* MATERIAL PROVIDED *
--*--
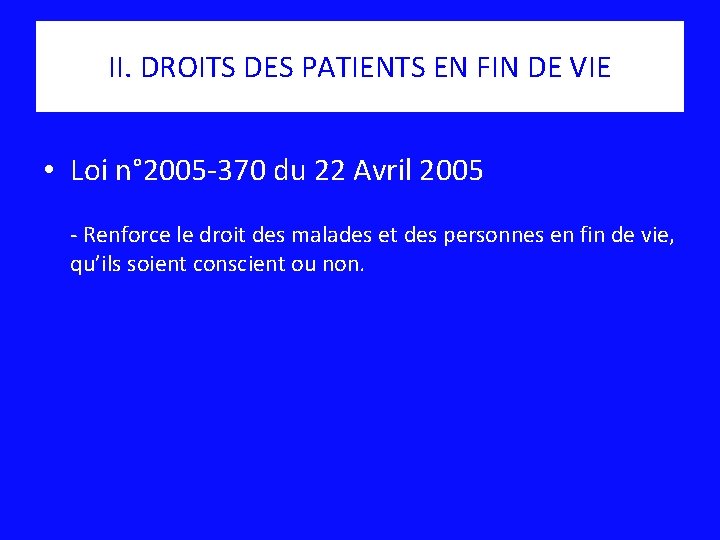 II. DROITS DES PATIENTS EN FIN DE VIE

• Loi n°2005-370 du 22 Avril 2005

- Renforce le droit des malades et des personnes en fin de vie, qu'ils soient conscient ou non.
--*--
* TASK REQUIREMENTS *
Wherever the listing shows a picture, omit it and output the rest exactly as given.

* REPLY TO THE EXERCISE *
 II. DROITS DES PATIENTS EN FIN DE VIE

• Loi n°2005-370 du 22 Avril 2005

- Renforce le droit des malades et des personnes en fin de vie, qu'ils soient conscient ou non.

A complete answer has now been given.